> **Tasks**:
- A) Name the acts that the review of Wise Up Ghost says arrived in 1978, before it turns to the acts across the Atlantic.
- B) According to the review of Wise Up Ghost, how many studio albums has Costello made?
- C) Using the review of Wise Up Ghost, explain why Paul Weller still has a long way to go to catch up with Costello.
*** Opening Text section ***
Monday, September 16, 2013

Their aim is true - Elvis Costello and The Roots: Wise Up Ghost

When all is said and done, and the groovy gang have finished eulogising on how punk 'cleansed' popular music of the bloating that cocaine and overblown stadium rock brought to the mid-70s, it was actually the end of the decade that brought some of the most interesting entrants to the business.

In 1978, just as the world was cleaning up the sea of gob and safety pins, along came Elvis Costello, The Jam, The Police (yes, kids, Sting was cool once), Ian Dury & The Blockheads, Joe Jackson and Nick Lowe. Across the Atlantic, you had Blondie, Talking Heads (and their numerous offshoots), and Devo.

As Billy Joel, put it: "Next phase, new wave, dance craze, anyways, it's still rock and roll to me", and it was. Except that after the liberating, but often tuneless thrash of punk, New Wave - which seemed to be a Harvey 'Two-Face' Dent arrangement of British pub rock and New York club rock - brought to bear a more contrarian approach to songcraft and the chops needed take the 1970s into the 1980s on a progressive agenda.

In the three decades since, Costello and Paul Weller are the two New Wavists still pushing that agenda. Of the two, though, Weller still has a long way to catch up with his Liverpudlian contemporary, whose work rate and eclecticism has notched up 35 studio albums, Wise Up Ghost - a collaboration with retro hip-hop funksters The Roots - being the latest.

It's at that point you, like reviewers, it would appear, gasp and use the words "unlikely" and "pairing" in close proximity. The reality, you'll be pleased to note, is that Wise Up Ghost is like discovering the American habit of making sandwiches with both jam (or "jelly", as they call it) and peanut butter. A little unexpectedly, it works.


But for a performer who, for the first years of his career was regarded as a post-punk/angry young man/choose-your-own-cliche agit rocker with a contrary name ("he can't be called Elvis - there is only one Elvis, and he's dead") it was the delightfully soppy ballad Alison that brought Costello to mainstream audiences, while the album it came from, My Aim Is True satisfied a crowd being weaned off pogoing to the Pistols but still wanted something edgy to spill pints of cider to.
*** Closing Text section ***
*** Opening Data excerpt ***
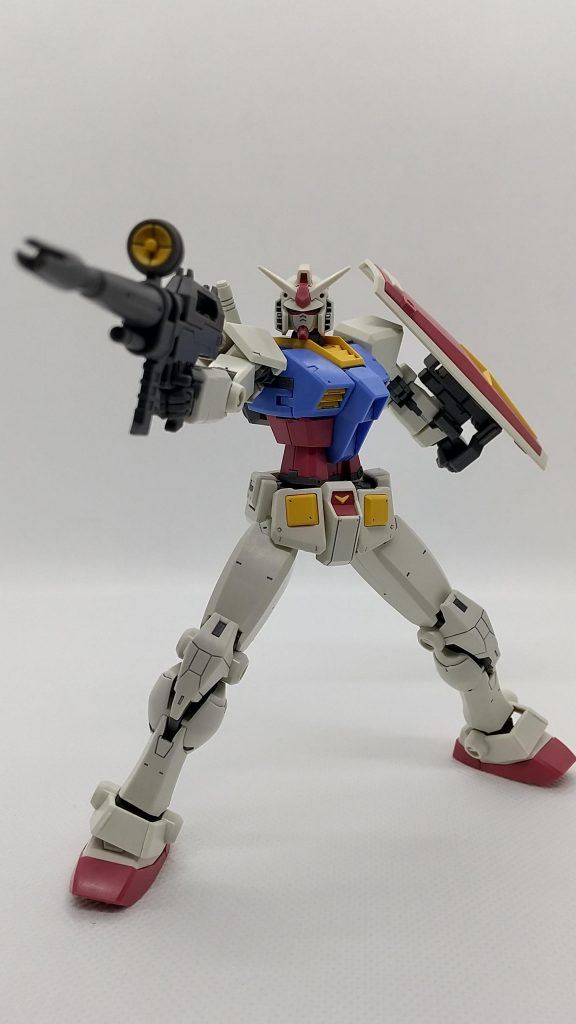 HGガンダム BEYOND GLOBAL–3枚目/制作者：玩具野郎-END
*** Closing Data excerpt ***
> **Task solutions**:
- A) Elvis Costello, The Jam, The Police, Ian Dury & The Blockheads, Joe Jackson, and Nick Lowe.

- B) Costello has made 35 studio albums, and Wise Up Ghost is the latest.

- C) Costello's work rate and eclecticism have produced 35 studio albums. The latest is Wise Up Ghost, a collaboration with The Roots.